— Begin PAGE —

Untitled Document
MILAN -- A radical Egyptian cleric known as Abu Omar was walking to a Milan mosque
for noon prayers in February 2003 when he was grabbed on the sidewalk by two men,
sprayed in the face with chemicals and stuffed into a van. He hasn't been seen
since.
Milan investigators, however, now appear to be close to identifying his kidnappers.
Last month, officials showed up at Aviano Air Base in northern Italy and demanded
records of any American planes that had flown into or out of the joint U.S.-Italian
military installation around the time of the abduction. They also asked for
logs of vehicles that had entered the base.
Italian authorities suspect the Egyptian was the target of a CIA-sponsored
operation known as rendition, in which terrorism suspects are forcibly taken
for interrogation to countries where torture is practiced.
The Italian probe is one of three official investigations that have surfaced
in the past year into renditions believed to have taken place in Western Europe.
Although the CIA usually carries out the operations with the help or blessing
of friendly local intelligence agencies, law enforcement authorities in Italy,
Germany and Sweden are examining whether U.S. agents may have broken local laws
by detaining terrorist suspects on European soil and subjecting them to abuse
or maltreatment.
The CIA has kept details of rendition cases a closely guarded secret, but has
defended the controversial practice as an effective and legal way to prevent
terrorism. Intelligence officials have testified that they have relied on the
tactic with greater frequency since the Sept. 11, 2001, attacks.
The Bush administration has received backing for renditions from governments
that have been criticized for their human rights records, including Egypt, Jordan
and Pakistan, where many of the suspects are taken for interrogation. But the
administration is getting a much different reception in Europe, where lawmakers
and prosecutors are questioning whether the practice is a blatant violation
of local sovereignty and human rights.
There are many practical and legal hurdles to filing criminal charges against
U.S. agents, including the question of whether they are protected by diplomatic
immunity and the matter of determining their identity. However, prosecutors
in Italy and Germany have not ruled out criminal charges. At the same time,
the European investigations are producing new revelations about the suspected
U.S. involvement in the disappearances of four men, not including the Egyptian,
each of whom claims they were physically abused and later tortured.
In Germany, a 41-year-old man, Khaled Masri, has told authorities that he was
locked up during a vacation in the Balkans and flown to Kabul, Afghanistan,
in January 2004, where he was held as a suspected terrorist for four months.
He said that only after his captors realized he was not the al Qaeda suspect
they were looking for did they take him back to the Balkans and dump him on
a hillside along the Albanian border. He recalled his captors spoke English
with an American accent.
German prosecutors, after several months of scrutinizing his account, have
confirmed several key parts of his story and are investigating it as a kidnapping.
"So far, I've seen no sign that what he's saying is incorrect. Many, many
pieces of the puzzle have checked out," said Martin Hofmann, a Munich-based
prosecutor overseeing the investigation. "I have to try to find out who
held him, who tortured or abused him, and who is responsible for this."

— End PAGE —
— Begin DATASET CONTENT —

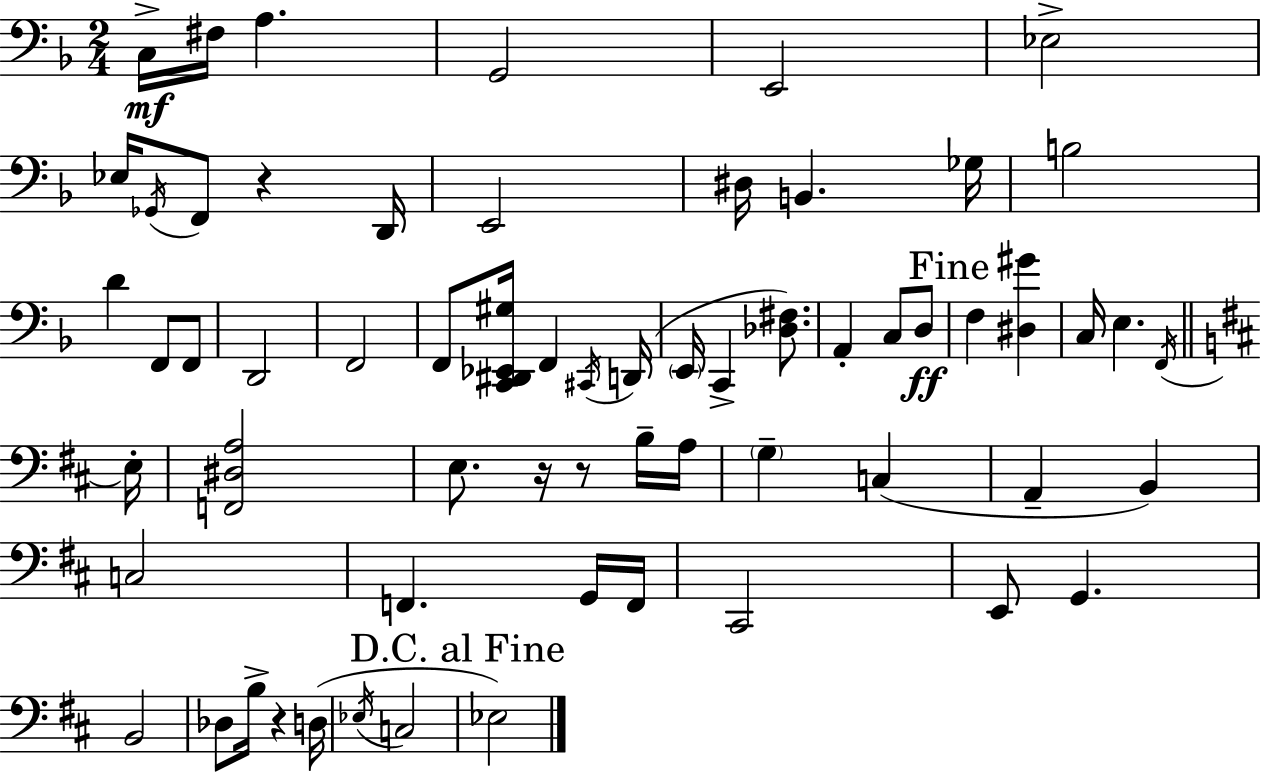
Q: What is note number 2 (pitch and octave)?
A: F#3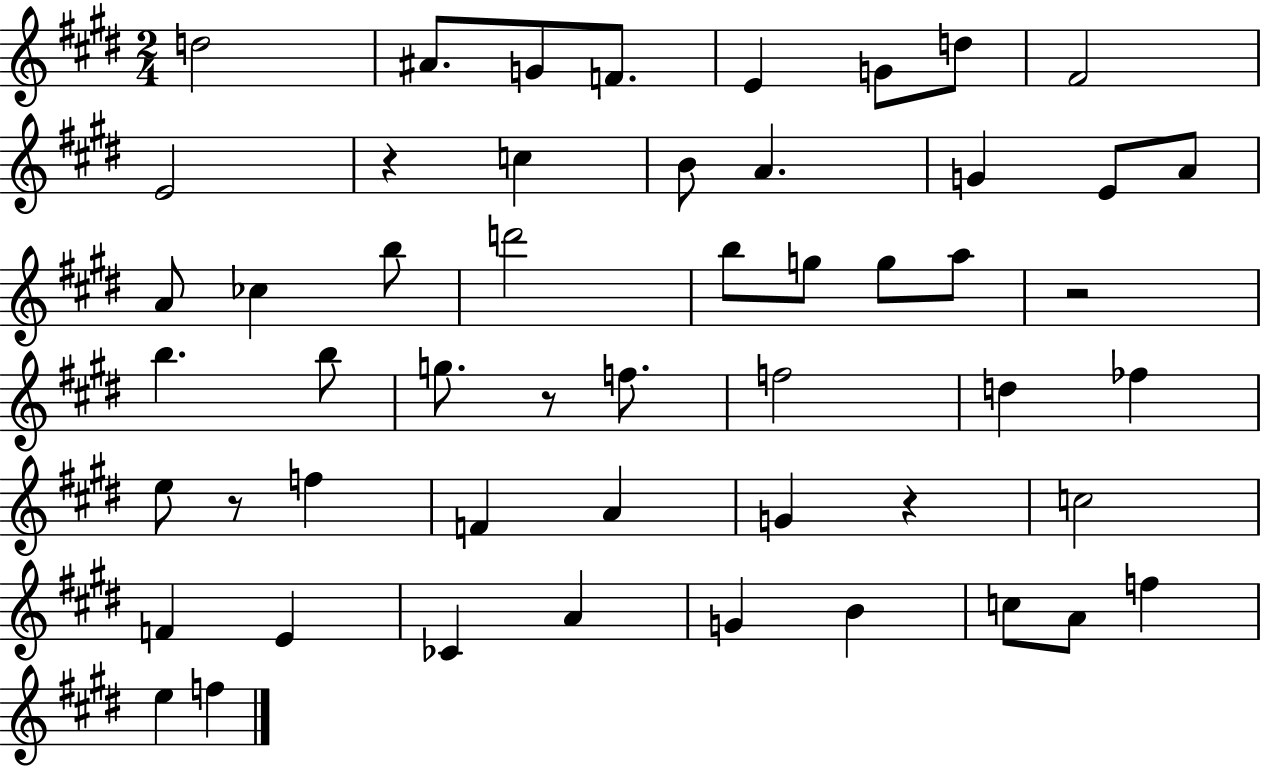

— End DATASET CONTENT —

EXERCISE TASKS.
A: Which governments does the rendition article say have backed the Bush administration on renditions? Name each one.
B: Reproduce the passage of the rendition article that begins at the words "The Bush administration" and stops after "and human rights.".

TASK SOLUTIONS.
A: Egypt, Jordan, and Pakistan.

B:
The Bush administration has received backing for renditions from governments
that have been criticized for their human rights records, including Egypt, Jordan
and Pakistan, where many of the suspects are taken for interrogation. But the
administration is getting a much different reception in Europe, where lawmakers
and prosecutors are questioning whether the practice is a blatant violation
of local sovereignty and human rights.